### Job item
Could you edit the entries from the start through the line containing "Museo de lOrangerie: Experiencia", inclusive, replacing "Bike Jacket" with "Cycling Jacket" and keeping everything else the same? Leave the pictures out of your answer.

[[ Given records open ]]

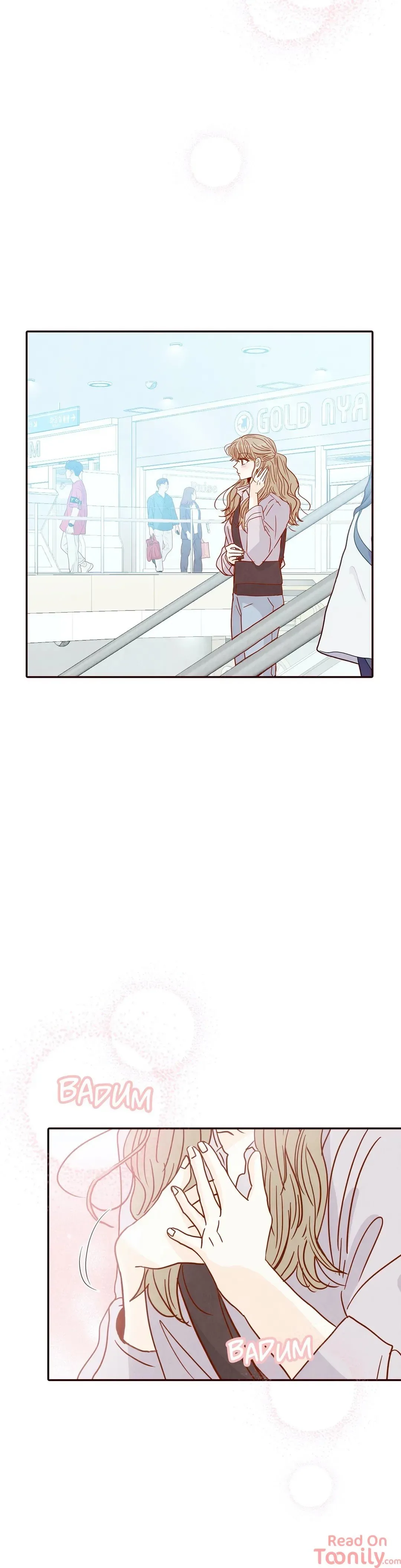 Chapter 29 — Page 34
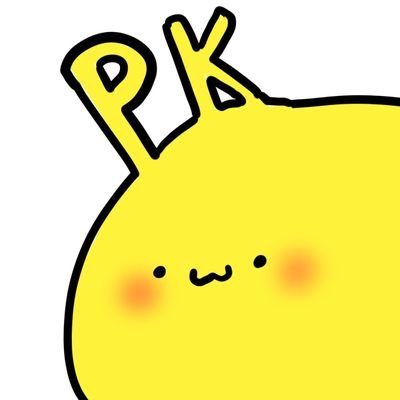 ﾋﾟﾘﾁﾖさんのプロフィール画像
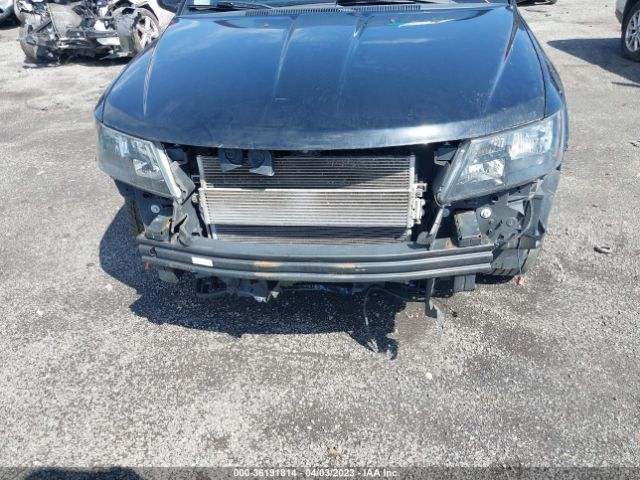 3C4PDCEG6GT149424 Dodge Journey R/t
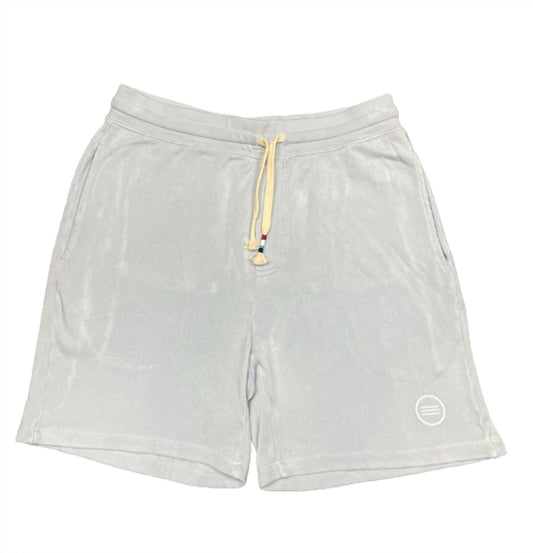 Sol Angeles - Men's Waves Short
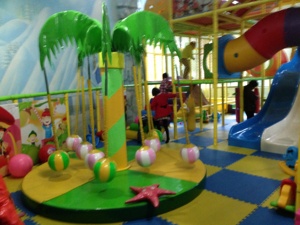 Juegos Para ninos sân chơi trong nhà Thiết bị cho lớp mẫu giáo bán buôn mềm chơi trẻ em tùy chỉnh thương mại <span class=keywords><strong>yonglang</strong></span> juegos PA - Product Image 2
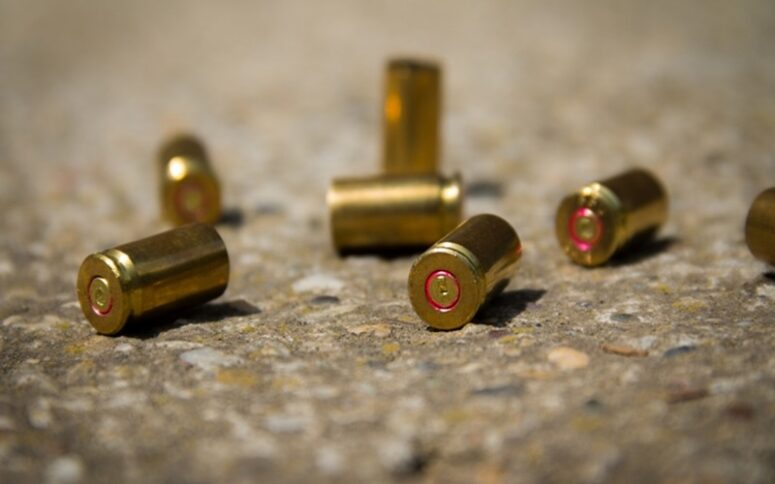 bullets_sfaires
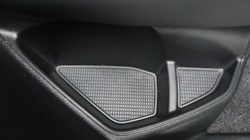 2025 (25) VOLVO XC40 2.0 B4P Plus Dark 5dr *VAT QUALIFYING* 4879667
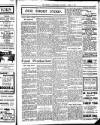 General Advertiser for Dublin, and all Ireland Saturday 07 April 1917 Page 3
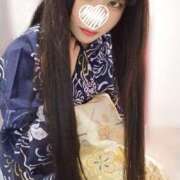 ヒメ日記 2025/08/11 07:46 投稿 藍姫 マリン千姫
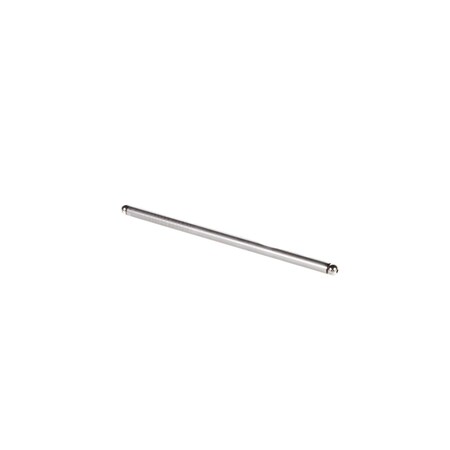 Melling Engine Push Rod,  MPR-279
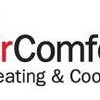 Air Comfort Heating & Cooling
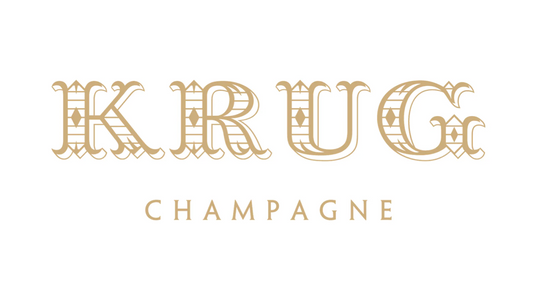 Weingut Krug Champagne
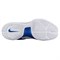 Обувь волейбольная Nike Air Zoom Hyperace Wmns 902367-104 902367-104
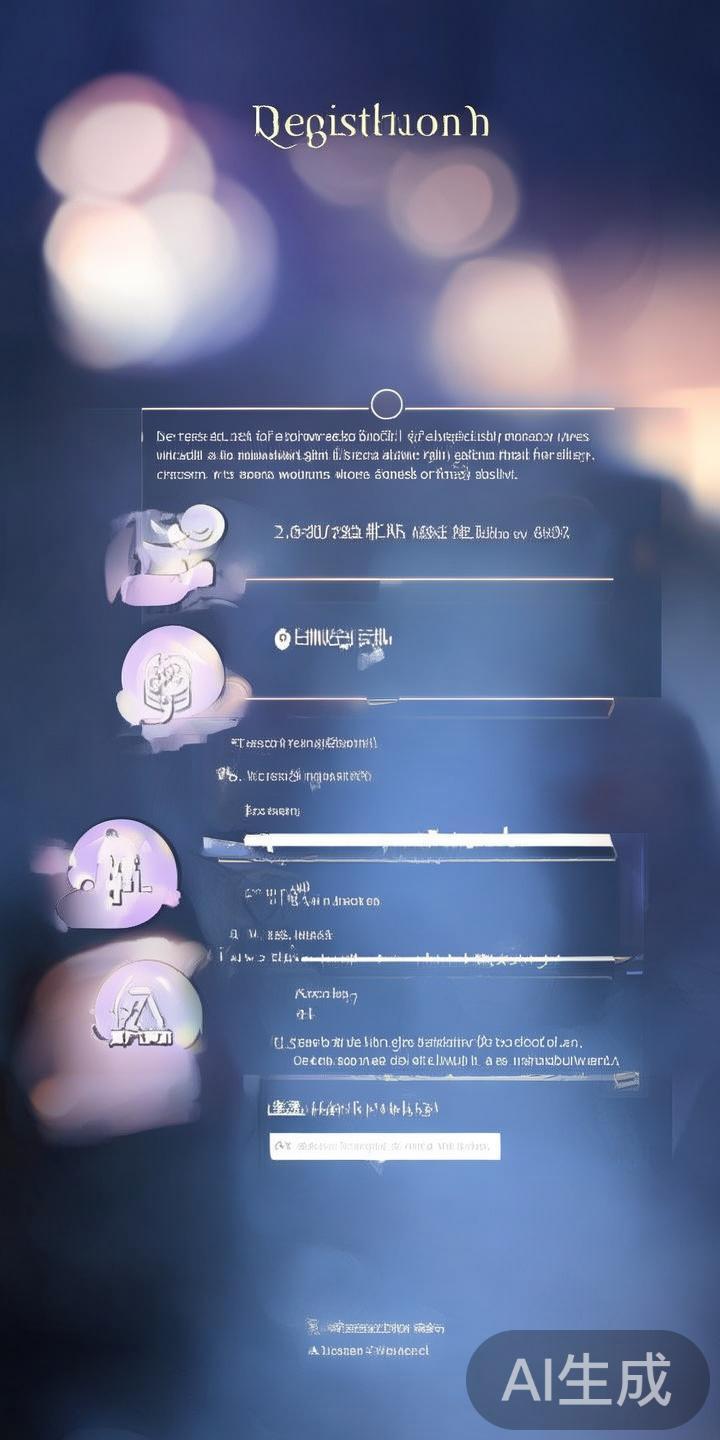 许多新手用户关心的是注册流程是否繁琐。实际上，凯发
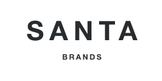 Santa Brands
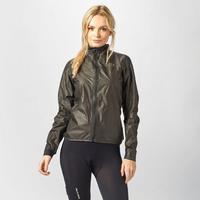 Womens One Lady Gore-Tex® Shakedry Bike Jacket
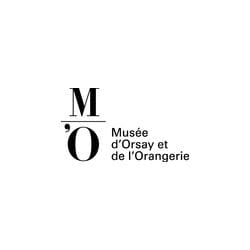 Museo de lOrangerie: Experiencia Artística en el corazón de París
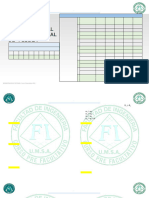 Solucionario FIS-2P v2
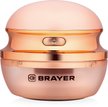 Машинка для удаления катышков Brayer BR5032 3Вт пудровый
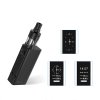 joyetech-evic-vtwo-grip-5000mah-set-s-cubis-pro-5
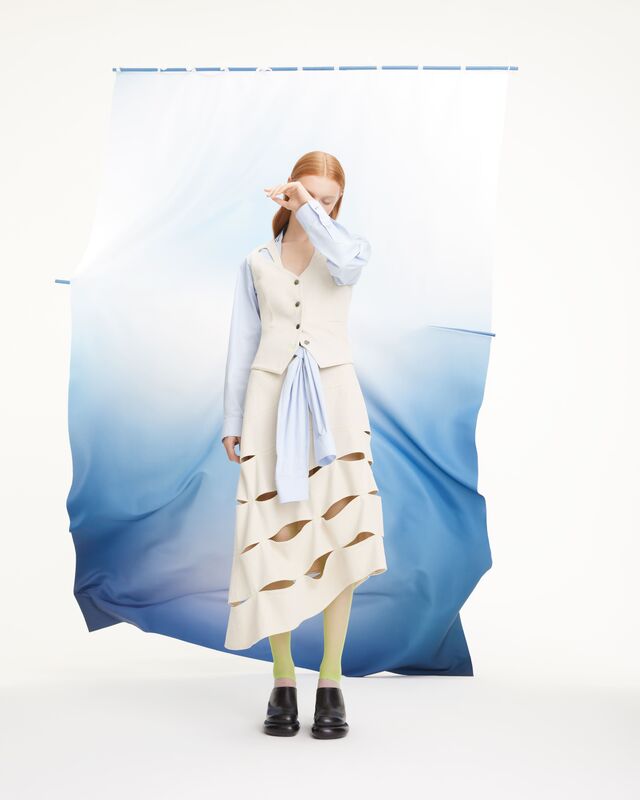 Red_September_0690_2_fin_sRGB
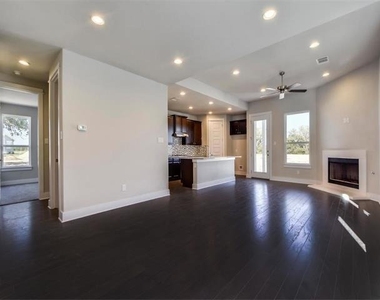 13701 Ronald W Reagan Blvd - Photo Thumbnail 4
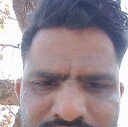 Jangirrahul5683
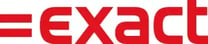 exact software integraties van mareon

[[ Given records closed ]]

### Answer area
 Chapter 29 — Page 34
 ﾋﾟﾘﾁﾖさんのプロフィール画像
 3C4PDCEG6GT149424 Dodge Journey R/t
 Sol Angeles - Men's Waves Short
 Juegos Para ninos sân chơi trong nhà Thiết bị cho lớp mẫu giáo bán buôn mềm chơi trẻ em tùy chỉnh thương mại <span class=keywords><strong>yonglang</strong></span> juegos PA - Product Image 2
 bullets_sfaires
 2025 (25) VOLVO XC40 2.0 B4P Plus Dark 5dr *VAT QUALIFYING* 4879667
 General Advertiser for Dublin, and all Ireland Saturday 07 April 1917 Page 3
 ヒメ日記 2025/08/11 07:46 投稿 藍姫 マリン千姫
 Melling Engine Push Rod,  MPR-279
 Air Comfort Heating & Cooling
 Weingut Krug Champagne
 Обувь волейбольная Nike Air Zoom Hyperace Wmns 902367-104 902367-104
 许多新手用户关心的是注册流程是否繁琐。实际上，凯发
 Santa Brands
 Womens One Lady Gore-Tex® Shakedry Cycling Jacket
 Museo de lOrangerie: Experiencia Artística en el corazón de París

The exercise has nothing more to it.